Explore the material:
- A) Copy the part of the NAL financial text from "ROYALTY EXPENSES" to "period last year.".
- B) Which types of royalty does the NAL financial text name?
- C) Write the next part of the NAL financial text, starting after its last sentence.

[Text provided — start]

Risk Management Contracts Summary

For the remainder of 2007, NAL has the following risk management contracts
outstanding:

----------------------------------------------------------------------------
CRUDE OIL NATURAL GAS
----------------------------------------------------------------------------
Swap (bbls) 171,700 Swap (GJ) 1,010,000
Swap (bbl/d) 1,866 Swap (GJ/d) 10,978
$US/bbl $67.92 $Cdn/GJ $7.28
Collars (bbls) 193,200 Collars (GJ) 828,000
Collars (bbl/d) 2,100 Collars (GJ/d) 9,000
$US/bbl $63.95 - $70.07 $Cdn/GJ $6.61 - $8.48
Total (bbls) 364,900 Total (GJ) 1,838,000
Total (bbl/d) 3,966 Total (GJ/d) 19,978
----------------------------------------------------------------------------

For 2008, NAL has the following risk management contracts outstanding:

----------------------------------------------------------------------------
CRUDE OIL NATURAL GAS
----------------------------------------------------------------------------
Swap (bbls) 374,500 Swap (GJ) 2,514,500
Swap (bbl/d) 1,023 Swap (GJ/d) 6,870
$US/bbl $77.76 $Cdn/GJ $7.52
Collars (bbls) 383,000 Collars (GJ) 455,000
Collars (bbl/d) 1,046 Collars (GJ/d) 1,243
$US/bbl $71.65 - $79.30 $Cdn/GJ $8.32 - $10.09
Total (bbls) 757,500 Total (GJ) 2,969,500
Total (bbl/d) 2,070 Total (GJ/d) 8,113
----------------------------------------------------------------------------


ROYALTY EXPENSES

Crown, freehold and overriding royalties were $21.8 million for the three months ended September 30, 2007. Expressed as a percentage of gross sales, before gain/loss on derivative contracts and transportation costs, the net royalty rate was consistent with budget at 21.9 percent, down from 22.6 percent for the same period last year.

[Text provided — finish]
[Provided data — start]

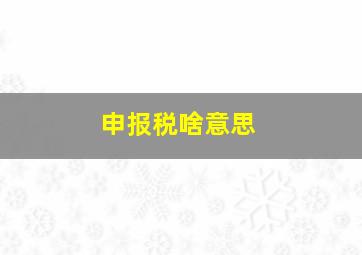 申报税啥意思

[Provided data — finish]
[Provided data — start]

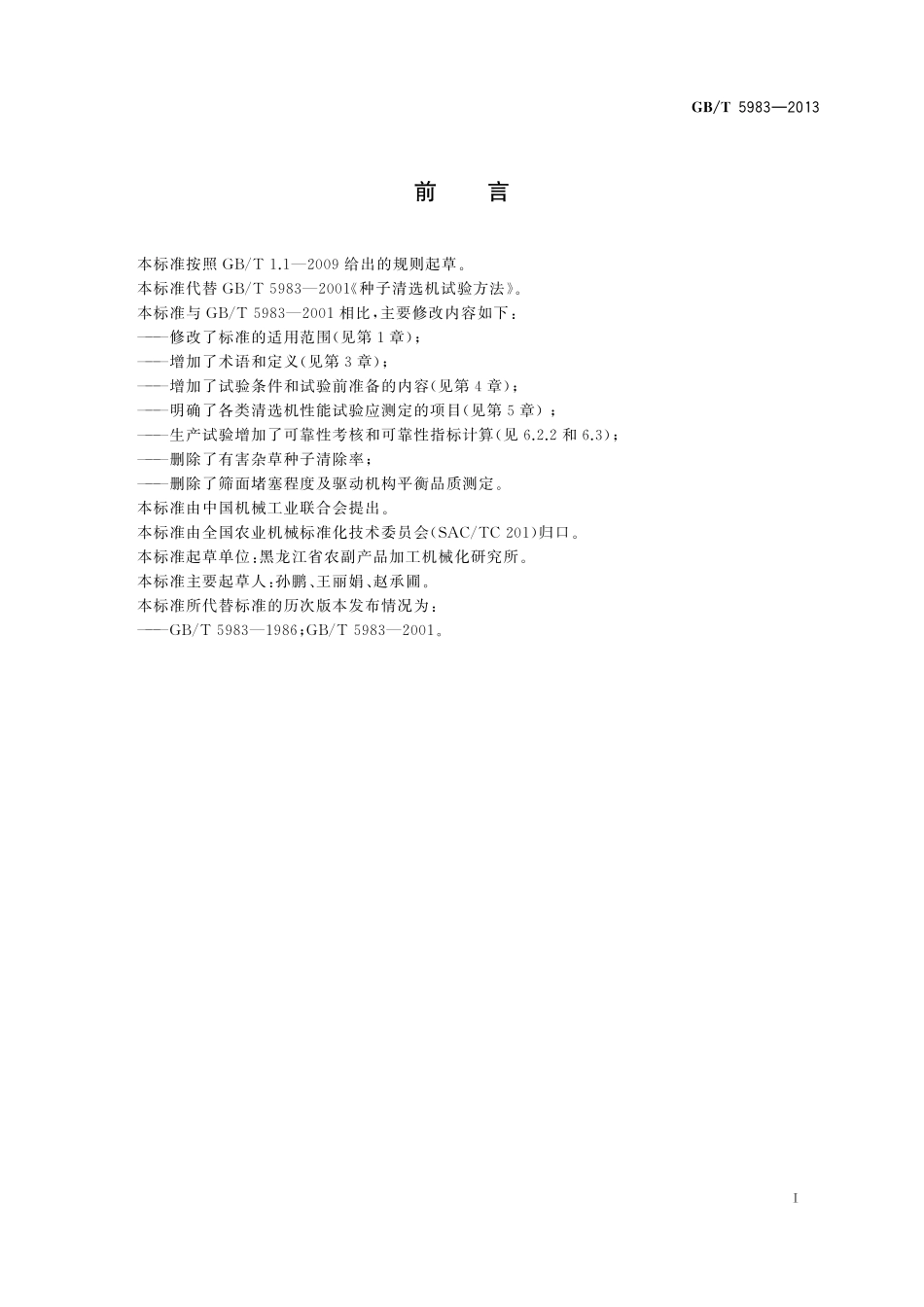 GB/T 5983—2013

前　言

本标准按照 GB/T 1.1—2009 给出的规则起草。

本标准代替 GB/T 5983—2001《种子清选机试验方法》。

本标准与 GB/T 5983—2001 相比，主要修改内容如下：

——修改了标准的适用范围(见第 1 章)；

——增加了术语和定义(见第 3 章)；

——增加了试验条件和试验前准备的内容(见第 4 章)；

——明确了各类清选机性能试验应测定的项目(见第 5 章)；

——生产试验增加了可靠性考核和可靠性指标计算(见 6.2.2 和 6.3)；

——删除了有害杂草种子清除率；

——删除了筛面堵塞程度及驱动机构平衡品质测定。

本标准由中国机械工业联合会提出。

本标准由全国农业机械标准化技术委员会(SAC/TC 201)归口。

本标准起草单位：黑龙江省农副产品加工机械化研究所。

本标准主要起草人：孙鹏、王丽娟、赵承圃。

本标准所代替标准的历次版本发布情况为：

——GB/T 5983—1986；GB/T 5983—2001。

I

[Provided data — finish]
[Provided data — start]

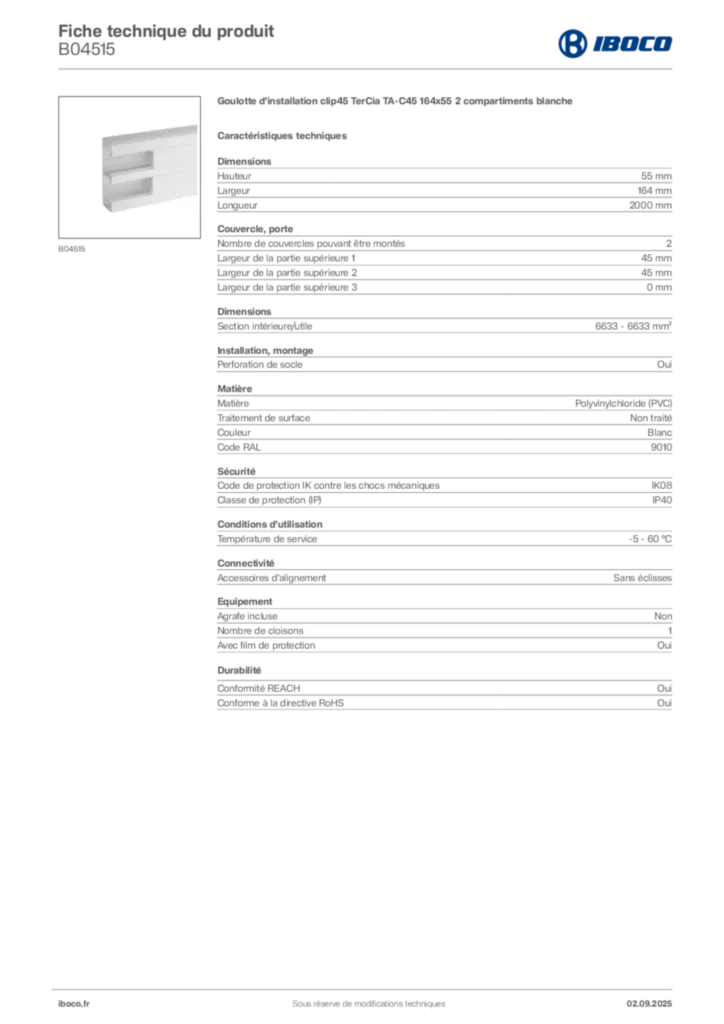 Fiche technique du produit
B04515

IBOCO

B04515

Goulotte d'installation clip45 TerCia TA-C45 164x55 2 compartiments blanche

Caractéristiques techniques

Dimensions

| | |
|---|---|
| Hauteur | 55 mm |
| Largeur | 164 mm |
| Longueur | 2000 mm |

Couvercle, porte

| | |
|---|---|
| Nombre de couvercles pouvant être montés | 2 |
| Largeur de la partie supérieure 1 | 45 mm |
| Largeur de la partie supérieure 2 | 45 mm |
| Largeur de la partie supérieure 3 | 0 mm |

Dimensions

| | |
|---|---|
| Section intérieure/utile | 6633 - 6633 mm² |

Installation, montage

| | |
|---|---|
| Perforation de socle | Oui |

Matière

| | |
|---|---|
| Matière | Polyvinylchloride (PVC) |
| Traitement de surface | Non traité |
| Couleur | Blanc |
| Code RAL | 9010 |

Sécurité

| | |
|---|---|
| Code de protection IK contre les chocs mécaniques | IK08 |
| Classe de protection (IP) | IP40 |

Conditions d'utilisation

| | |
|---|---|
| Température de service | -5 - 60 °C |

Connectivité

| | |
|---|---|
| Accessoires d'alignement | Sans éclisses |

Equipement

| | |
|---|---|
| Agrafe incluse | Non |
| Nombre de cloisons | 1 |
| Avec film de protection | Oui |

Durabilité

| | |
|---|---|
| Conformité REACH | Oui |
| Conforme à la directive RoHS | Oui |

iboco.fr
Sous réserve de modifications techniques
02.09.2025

[Provided data — finish]

Answers to the tasks:
- A)
ROYALTY EXPENSES

Crown, freehold and overriding royalties were $21.8 million for the three months ended September 30, 2007. Expressed as a percentage of gross sales, before gain/loss on derivative contracts and transportation costs, the net royalty rate was consistent with budget at 21.9 percent, down from 22.6 percent for the same period last year.

- B) Crown, freehold and overriding royalties.

- C)
On a year-to-date basis, royalties were $63.1 million, down from $65.1 million in the comparable period of 2006. Expressed as a percentage of gross sales, the royalty rate is consistent year-over-year at 21.7 percent as compared to 22.0 percent in the prior year.

On October 25, 2007, Premier Stelmach announced the new royalty regime for Alberta, effective January 2009. This new framework will affect NAL in that conventional oil and gas royalties will now be on a sliding scale that is determined by commodity price and productivity. Natural gas royalties will increase from a cap of 35 percent to 50 percent, with rate caps at $16.59/GJ. Crude oil royalty rates will increase from the current maximum of 35 percent to 50 percent, with rate caps raised to $120/bbl.

The Trust has assessed the impact of these new royalties on its production and the impact is considered modest given the low level of crude oil production in Alberta and a significant weighting towards low producing gas wells. For the nine months ended September 30, 2007, 24 percent of crude oil and 84 percent of natural gas production is from Alberta.



Royalty Expenses

----------------------------------------------------------------------------
Three months ended Nine months ended
Sept. 30 Sept. 30
2007 2006 2007 2006
----------------------------------------------------------------------------
Net royalties ($000s) 21,849 21,883 63,126 65,074
As % of revenue(1) 21.9 22.6 21.7 22.0
$/boe 11.77 12.47 11.85 12.27
----------------------------------------------------------------------------
(1) Oil and natural gas and liquid sales before transportation and gains/
losses on derivative contracts.


OPERATING COSTS

For the quarter ended September 30, 2007, total operating costs were higher compared to the similar period a year earlier. On a unit of production basis, operating costs averaged $10.40/boe compared to $8.70/boe for the quarter ended September 30, 2006. On a year-to-date basis, operating costs are consistent with guidance at $9.08/boe compared with $8.71/boe for 2006.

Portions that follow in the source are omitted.